### BRIEF:
Update the listing below by replacing "stone block wall" with "brick wall" everywhere and changing nothing else. Leave the pictures out of your version.
═══ DATA SHOWN ═══
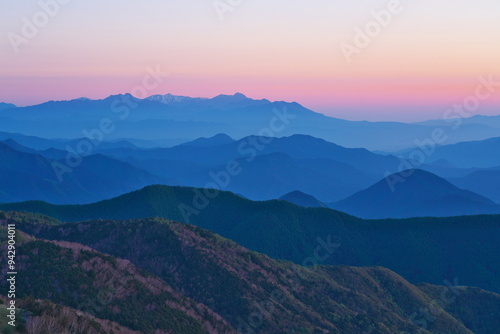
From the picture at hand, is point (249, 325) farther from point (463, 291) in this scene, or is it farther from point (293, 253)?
point (293, 253)

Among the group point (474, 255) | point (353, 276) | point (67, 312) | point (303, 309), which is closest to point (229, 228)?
point (353, 276)

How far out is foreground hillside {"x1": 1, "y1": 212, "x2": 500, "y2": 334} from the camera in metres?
36.7

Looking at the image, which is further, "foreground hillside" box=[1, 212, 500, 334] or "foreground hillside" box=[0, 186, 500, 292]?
"foreground hillside" box=[0, 186, 500, 292]

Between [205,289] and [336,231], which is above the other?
[336,231]

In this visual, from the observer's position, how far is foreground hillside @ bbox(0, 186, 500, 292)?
10350 cm

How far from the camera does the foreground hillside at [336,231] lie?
104 meters

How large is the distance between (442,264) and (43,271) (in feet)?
296

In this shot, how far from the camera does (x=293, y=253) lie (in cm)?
10738

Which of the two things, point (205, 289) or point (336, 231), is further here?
point (336, 231)

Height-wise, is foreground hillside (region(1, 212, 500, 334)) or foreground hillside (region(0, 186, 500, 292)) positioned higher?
foreground hillside (region(0, 186, 500, 292))

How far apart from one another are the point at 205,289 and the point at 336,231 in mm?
70360

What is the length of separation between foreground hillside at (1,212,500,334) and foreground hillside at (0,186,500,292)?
97.1 ft

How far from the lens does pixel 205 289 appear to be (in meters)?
Result: 49.3

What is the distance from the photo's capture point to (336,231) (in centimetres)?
11456
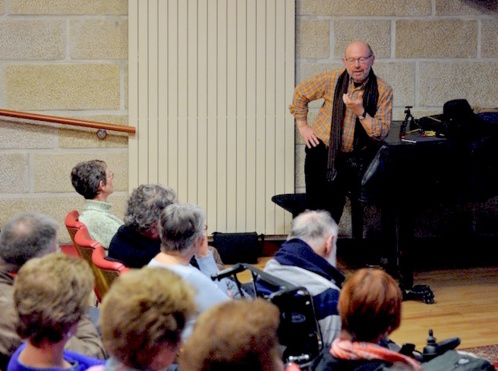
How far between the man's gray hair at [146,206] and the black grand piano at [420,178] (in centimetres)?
132

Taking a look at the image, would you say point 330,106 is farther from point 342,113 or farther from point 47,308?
point 47,308

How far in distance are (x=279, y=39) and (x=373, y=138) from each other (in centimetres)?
123

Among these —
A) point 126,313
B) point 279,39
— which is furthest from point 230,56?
point 126,313

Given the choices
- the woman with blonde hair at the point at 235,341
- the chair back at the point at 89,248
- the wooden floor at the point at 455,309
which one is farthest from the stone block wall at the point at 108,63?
the woman with blonde hair at the point at 235,341

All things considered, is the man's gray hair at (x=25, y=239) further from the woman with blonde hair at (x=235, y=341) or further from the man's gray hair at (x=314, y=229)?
the woman with blonde hair at (x=235, y=341)

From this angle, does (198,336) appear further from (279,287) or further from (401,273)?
(401,273)

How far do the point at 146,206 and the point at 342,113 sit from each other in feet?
5.84

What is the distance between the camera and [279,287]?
10.1 ft

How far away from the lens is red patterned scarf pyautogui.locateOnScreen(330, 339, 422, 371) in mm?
2494

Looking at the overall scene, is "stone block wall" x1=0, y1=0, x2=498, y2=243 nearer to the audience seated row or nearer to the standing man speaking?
the standing man speaking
═══
### ANSWER TO THIS PROBLEM:
From the picture at hand, is point (249, 325) farther from point (463, 291) in this scene, or is it farther from point (293, 253)?
point (293, 253)

Among the group point (474, 255) | point (353, 276) | point (67, 312) | point (303, 309), which is closest to point (229, 228)?
point (353, 276)

How far out is foreground hillside {"x1": 1, "y1": 212, "x2": 500, "y2": 334} from the camera in metres?
36.7

Looking at the image, which is further, "foreground hillside" box=[1, 212, 500, 334] or "foreground hillside" box=[0, 186, 500, 292]?
"foreground hillside" box=[0, 186, 500, 292]

Between [205,289] and [336,231], which is above the other?
[336,231]

In this visual, from the observer's position, how far is foreground hillside @ bbox(0, 186, 500, 292)?
10350 cm

How far from the camera does the foreground hillside at [336,231] lie?
104 meters

How large is the distance between (442,264) and (43,271) (in feet)?
296

In this shot, how far from the camera does (x=293, y=253) lie (in cm)?
10738

Which of the two things, point (205, 289) or point (336, 231), is further here?
point (336, 231)

Height-wise, is foreground hillside (region(1, 212, 500, 334)) or foreground hillside (region(0, 186, 500, 292)) positioned higher?
foreground hillside (region(0, 186, 500, 292))

How far apart from one another are the point at 205,289 and the point at 336,231 in mm?
70360

What is the length of separation between foreground hillside at (1,212,500,334) and foreground hillside at (0,186,500,292)?
97.1 ft

How far from the lens does pixel 205 289 appear to be (in meters)?
Result: 49.3

What is the distance from the photo's capture point to (336,231) (in centimetres)?
11456
How far between the man's gray hair at [146,206] and the black grand piano at [420,178] (in centimetres)?
132

Taking a look at the image, would you say point 330,106 is farther from point 342,113 or farther from point 47,308?
point 47,308

How far in distance are (x=279, y=39) and (x=373, y=138) from each other (in centimetres)?
123

Among these —
A) point 126,313
B) point 279,39
— which is furthest from point 230,56?
point 126,313

Given the choices
- the woman with blonde hair at the point at 235,341
- the chair back at the point at 89,248
- the wooden floor at the point at 455,309
which one is farthest from the brick wall at the point at 108,63?
the woman with blonde hair at the point at 235,341

All things considered, is the man's gray hair at (x=25, y=239) further from the woman with blonde hair at (x=235, y=341) or further from the man's gray hair at (x=314, y=229)?
the woman with blonde hair at (x=235, y=341)

From this angle, does (198,336) appear further from (279,287) or further from (401,273)?
(401,273)

How far do the point at 146,206 and the point at 342,113 sit from each other in feet?
5.84

What is the distance between the camera and [279,287]?
10.1 ft

How far away from the lens is red patterned scarf pyautogui.locateOnScreen(330, 339, 422, 371) in mm?
2494

Looking at the overall scene, is "brick wall" x1=0, y1=0, x2=498, y2=243 nearer to the audience seated row or nearer to the standing man speaking?
the standing man speaking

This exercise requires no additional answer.